-- DATA TO PROCESS follows --

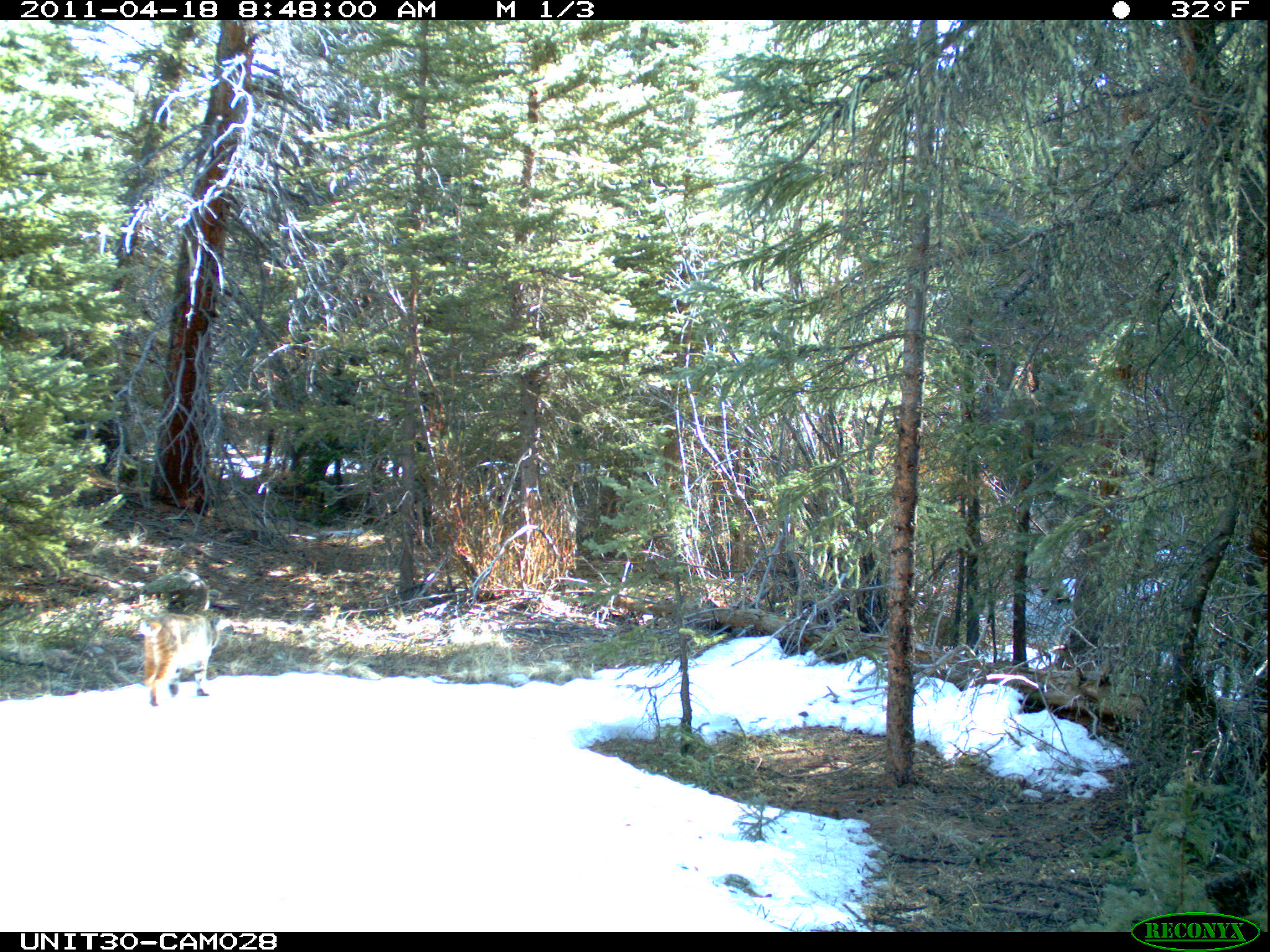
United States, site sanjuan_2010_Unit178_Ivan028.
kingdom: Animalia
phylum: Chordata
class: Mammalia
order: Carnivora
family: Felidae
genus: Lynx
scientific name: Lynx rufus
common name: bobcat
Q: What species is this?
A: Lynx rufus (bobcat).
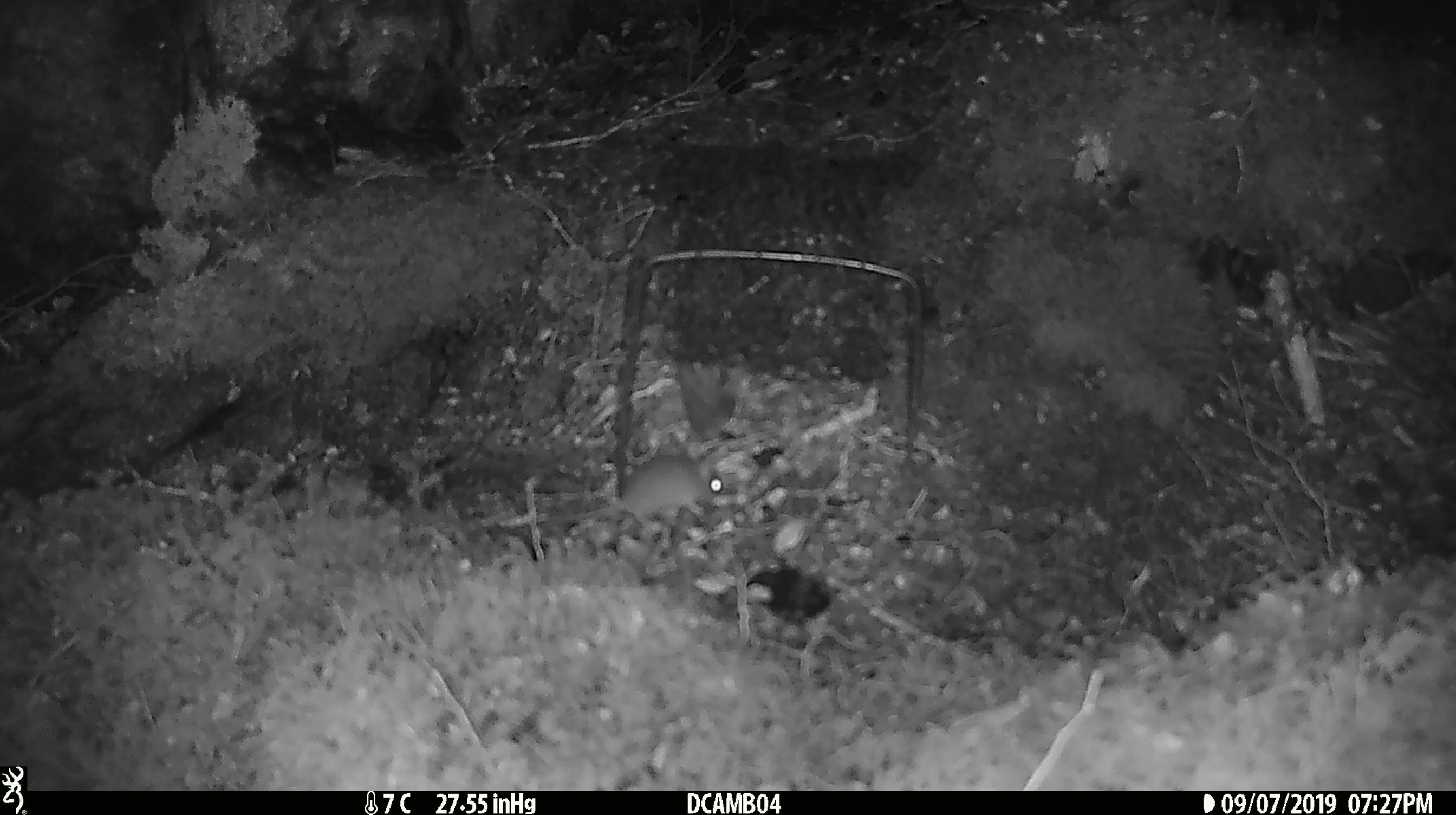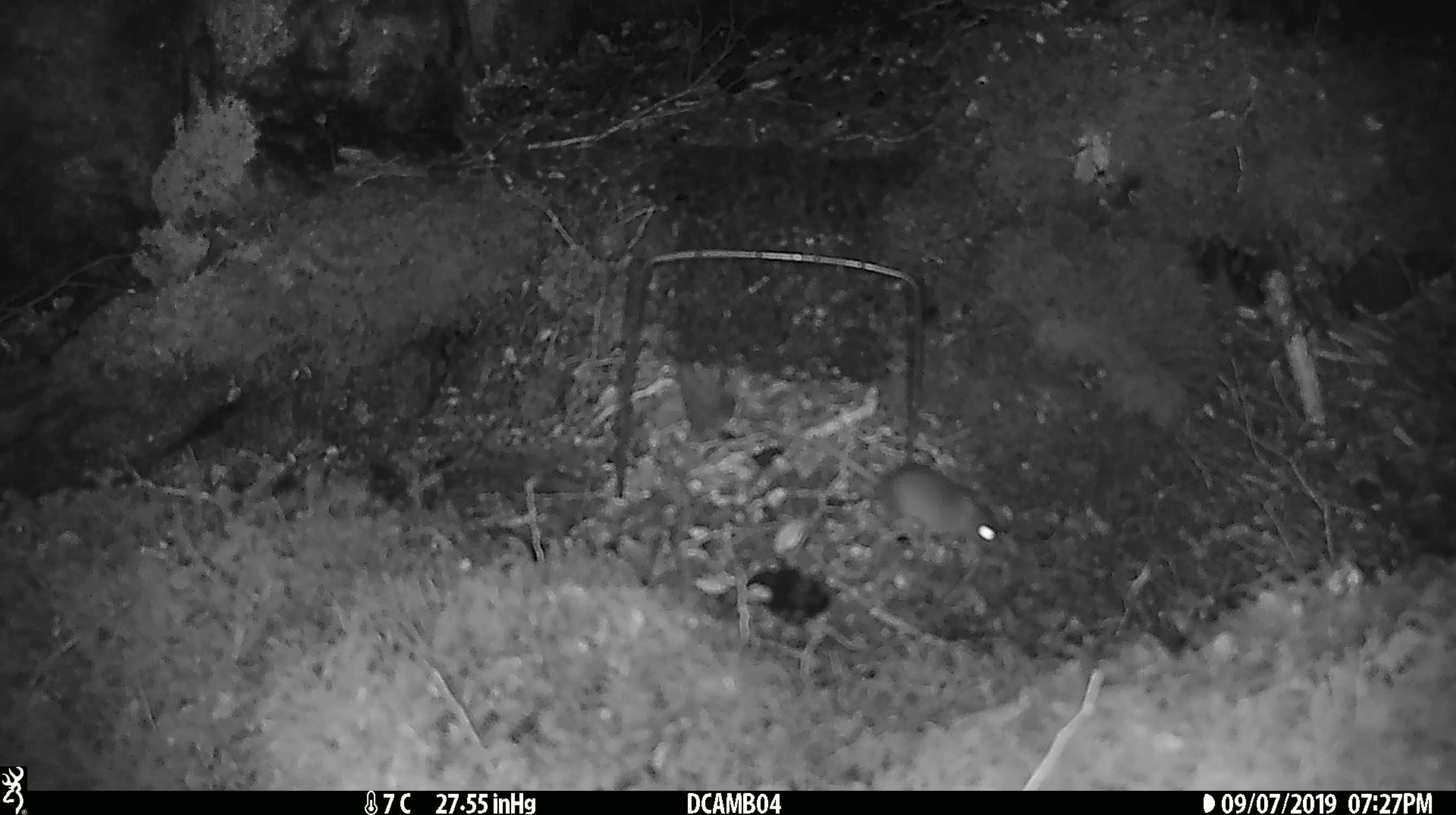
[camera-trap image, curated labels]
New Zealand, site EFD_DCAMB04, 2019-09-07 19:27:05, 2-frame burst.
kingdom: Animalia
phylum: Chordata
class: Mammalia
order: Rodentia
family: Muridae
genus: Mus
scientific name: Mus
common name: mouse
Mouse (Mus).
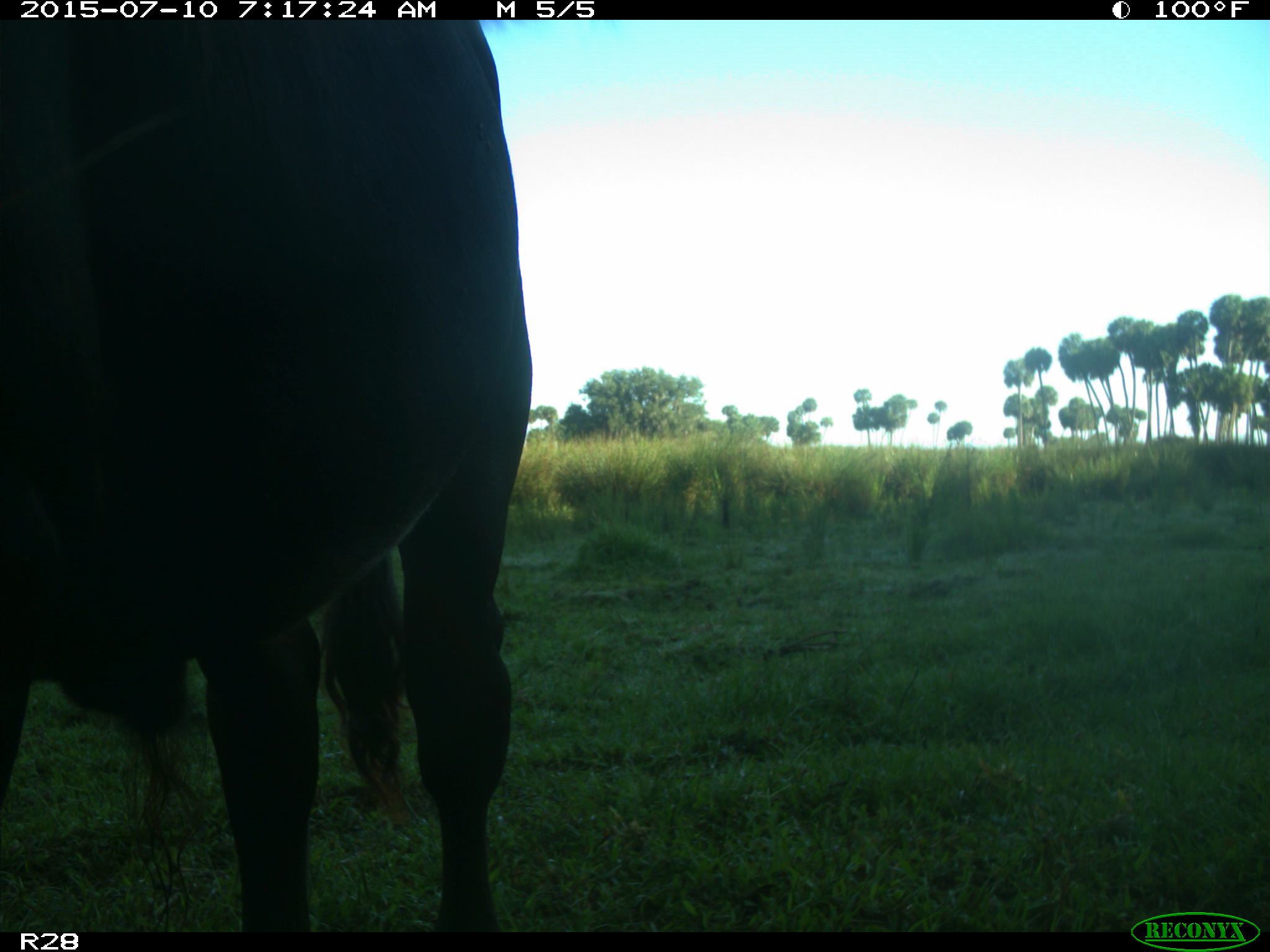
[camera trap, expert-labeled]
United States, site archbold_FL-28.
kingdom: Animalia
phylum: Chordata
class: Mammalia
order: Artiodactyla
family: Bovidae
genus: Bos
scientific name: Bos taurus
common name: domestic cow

-- DATA TO PROCESS concluded --

Exactly the lines from the one containing "United States, site archbold_FL-28." through the end of the records above are to be printed, and no others.

REPLY:
United States, site archbold_FL-28.
kingdom: Animalia
phylum: Chordata
class: Mammalia
order: Artiodactyla
family: Bovidae
genus: Bos
scientific name: Bos taurus
common name: domestic cow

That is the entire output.